__Work instruction__
Retype, without changes or pictures, only the lines that begin at the one containing "category: dikdik" and end at the last line of the records that follow.

[Data for review Boundary: Start]

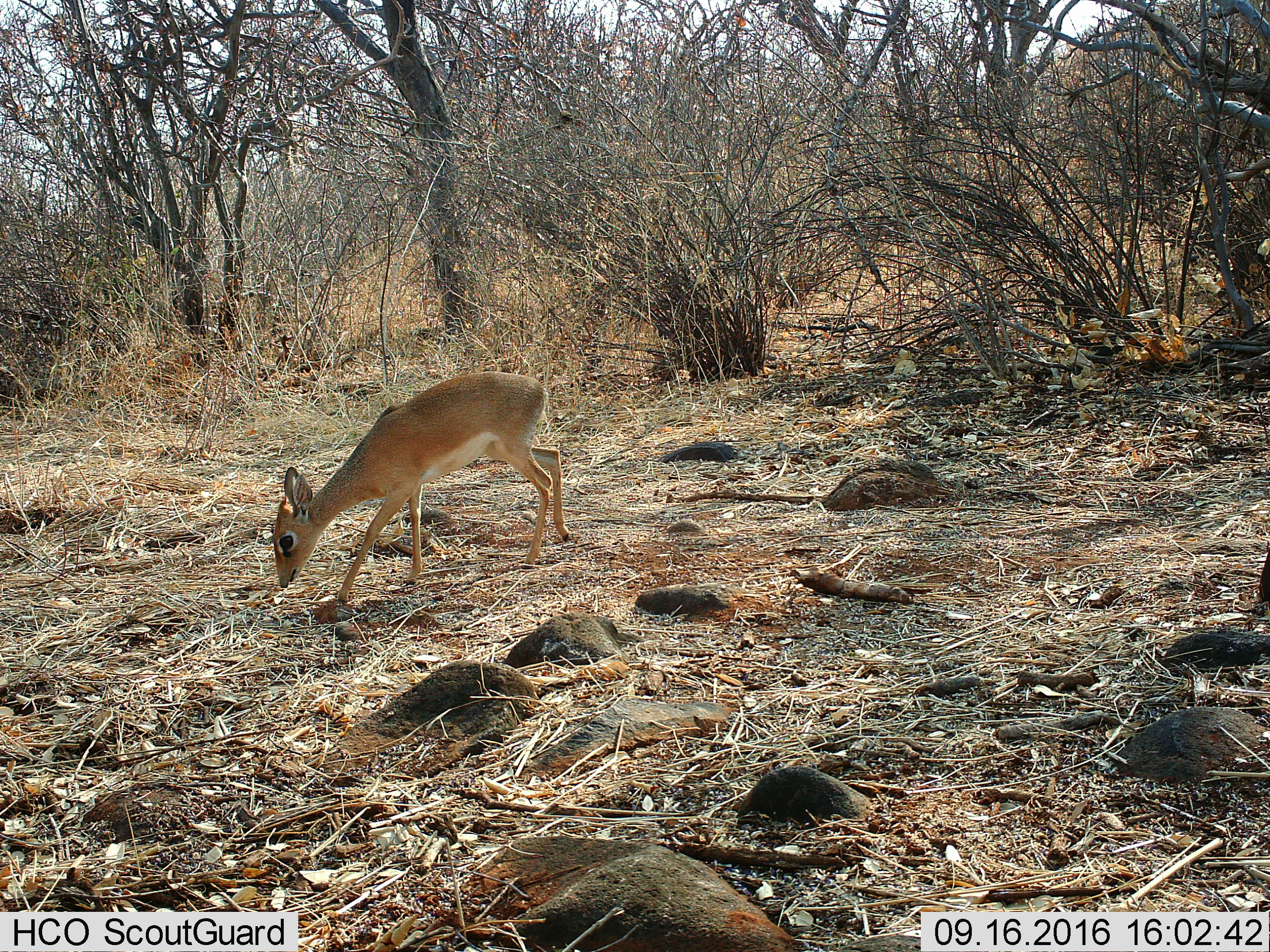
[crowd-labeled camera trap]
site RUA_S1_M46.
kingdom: Animalia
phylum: Chordata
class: Mammalia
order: Artiodactyla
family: Bovidae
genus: Madoqua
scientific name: Madoqua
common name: dik-dik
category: dikdik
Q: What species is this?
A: Dikdik (dik-dik) (Madoqua).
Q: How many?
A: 1.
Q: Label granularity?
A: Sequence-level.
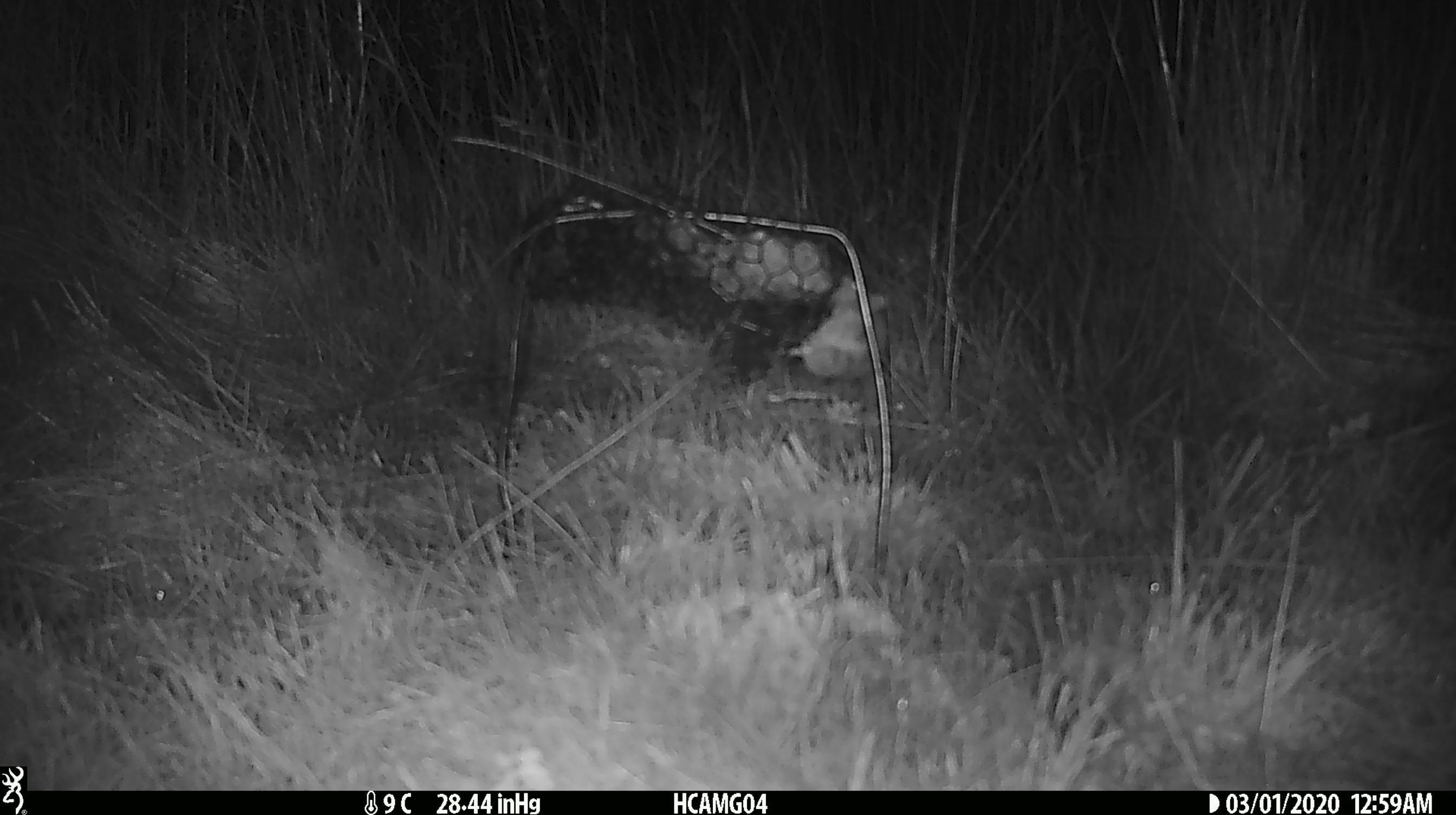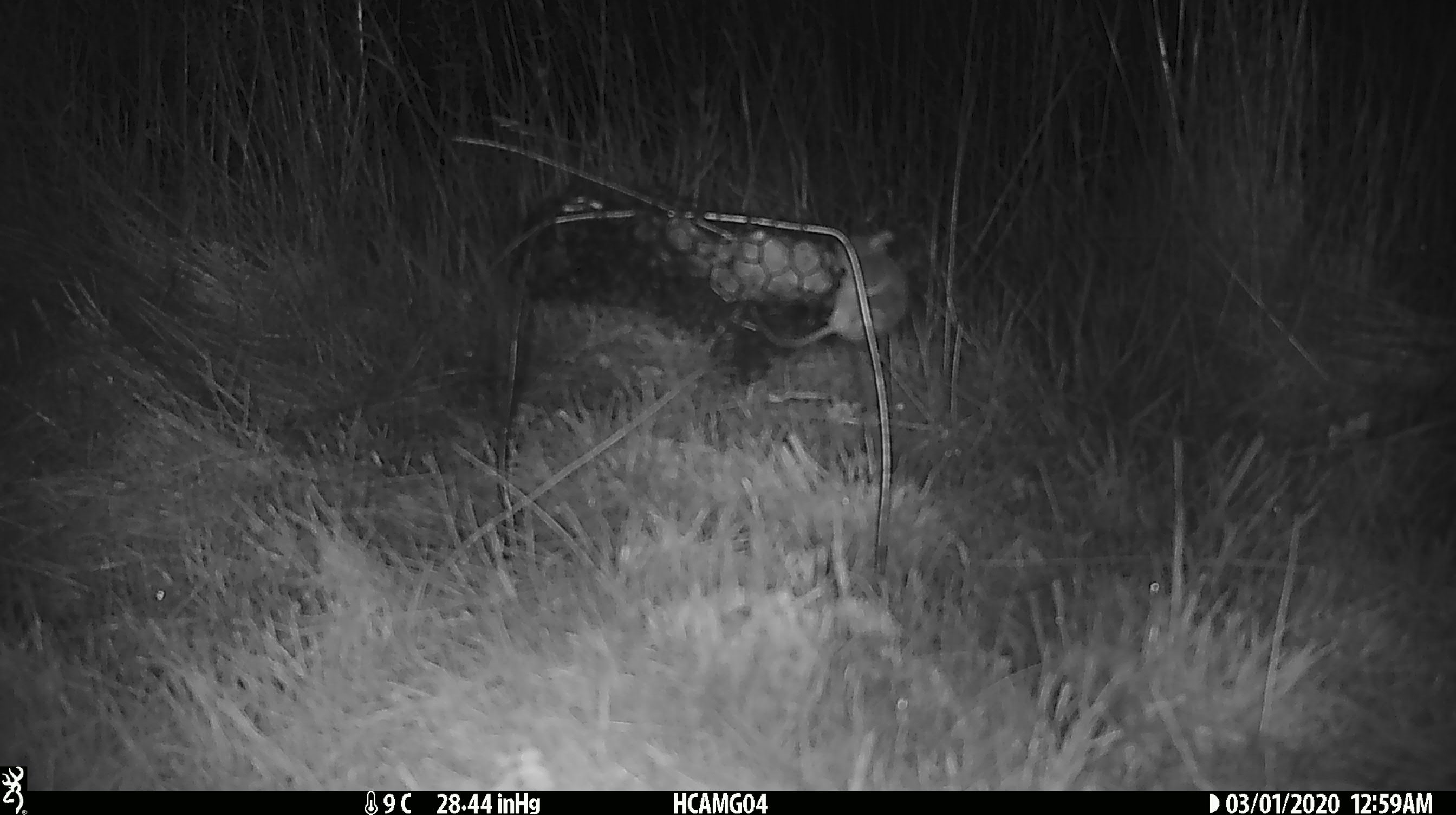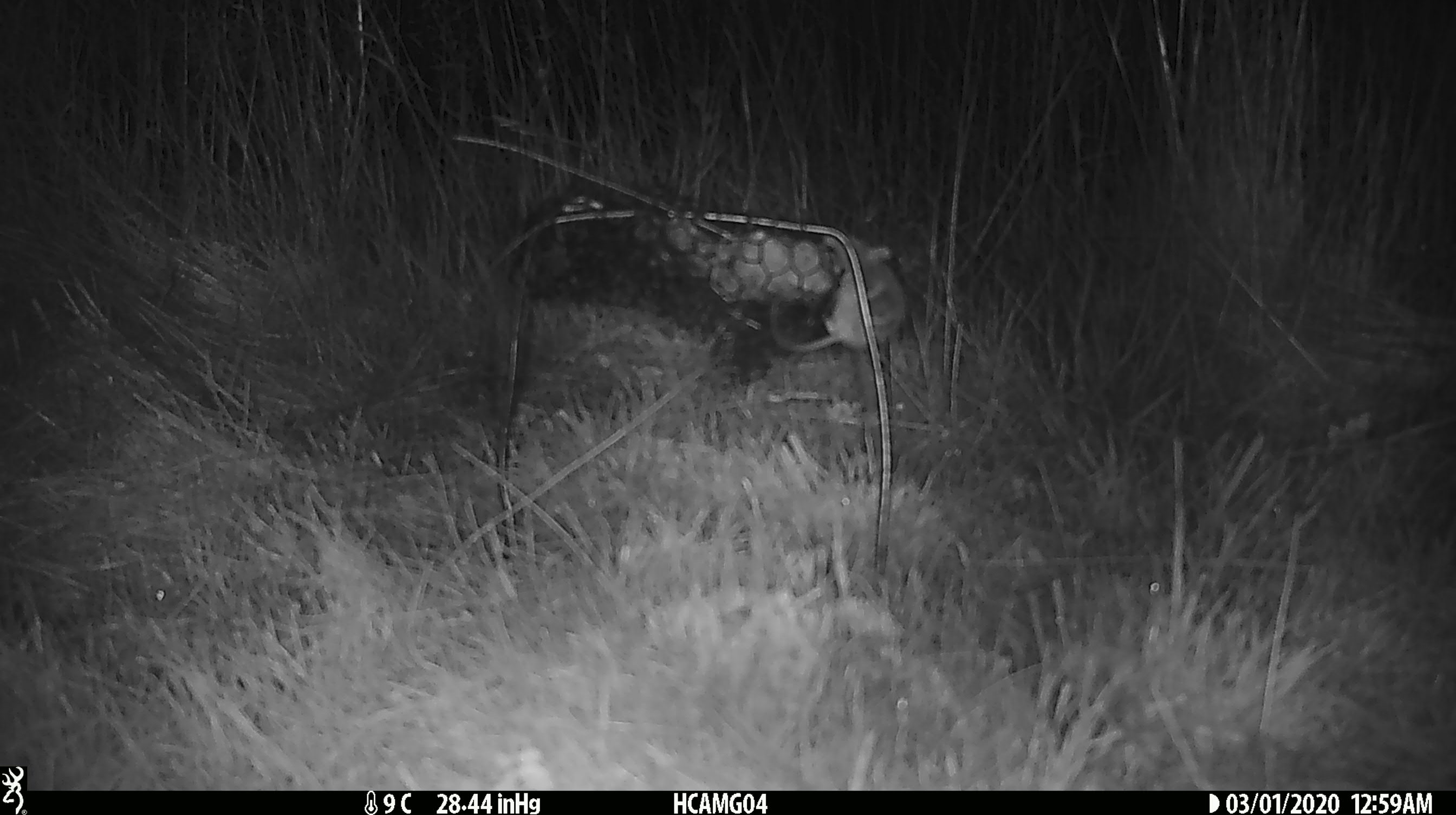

[Data for review Boundary: End]

__Result of the task__
category: dikdik
Q: What species is this?
A: Dikdik (dik-dik) (Madoqua).
Q: How many?
A: 1.
Q: Label granularity?
A: Sequence-level.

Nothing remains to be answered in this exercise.